The brain is necessary, like all universal and non universal numbers in
the relevant relations.
It is just hat the "physical brains" are the result of the FPI on an
infinity of computations.
As I said to Brent, if consciousness supervenes on physical brains, and
all the evidence says that it does, and consciousness is to come from
the dovetailer states, then so do all the physical laws that describe
the operation of the physical brain -- not from some different set of
dovetailer states, but from the *same* states. And if these laws are to
be consistent across the whole observable universe for all observable
time, then all of these, and all other existing and previously existing
consciousnesses, must come from *exactly the same* set of dovetailer
states. You can't pick subsets of states to give one bit and other
subsets to give different bits because you could not in this way ensure
consistency.
Only one state is then needed, or at most a set of states of zero
measure in the sum. All other states would not be consistent with what
is observed. The FPI of quantum MWI is also a deterministic result --
Everettian QM follows from a deterministic physical law, so it must come
from consistent states -- not just a random assortment.

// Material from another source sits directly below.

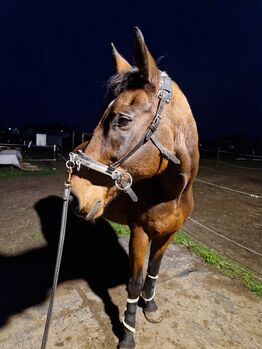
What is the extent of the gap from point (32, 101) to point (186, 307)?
5576 inches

Given this, the MGA appears to be irrelevant to the main argument,
whether the MGA is valid or not becomes unimportant. It does not support
the idea that primitive matter can be ruled out. It cannot support the
idea that physical supervenience is false, since we know that it is not.
So what does the MGA accomplish?
I reduce the mind-body problem to the problem of explaining the belief
by machine in bodies, using as theory of mind computationalism +
computer science.
You go on to say that the appearance of matter cannot be based on a
notion of primitive matter.
Yes. When assuming comp, with comp in the sense of Church-Turing. (Not
in the sense of some notion of physical computation, which I consider as
a physical implementation of a computation)
But primitive matter, and the concept of such, does not appear in the
argument, so you have not eliminated the possibility of primitive
matter. Not that physics necessarily believes in primitive matter,
either. Physicists usually assumes a stance of scientific realism, which
is just the assumption that the nature and laws of the external world,
whatever they are, are independent of us. The purpose of science is then
to explore the observed world and elucidate the laws that govern the
behaviour we observe. The, as Brent often says, the fundamental ontology
is theory dependent; it is liable to change as we replace theories by
more successful ones. Few people assume that 'matter', in some undefined
sense, is the primitive 'ur-stuff' of the universe.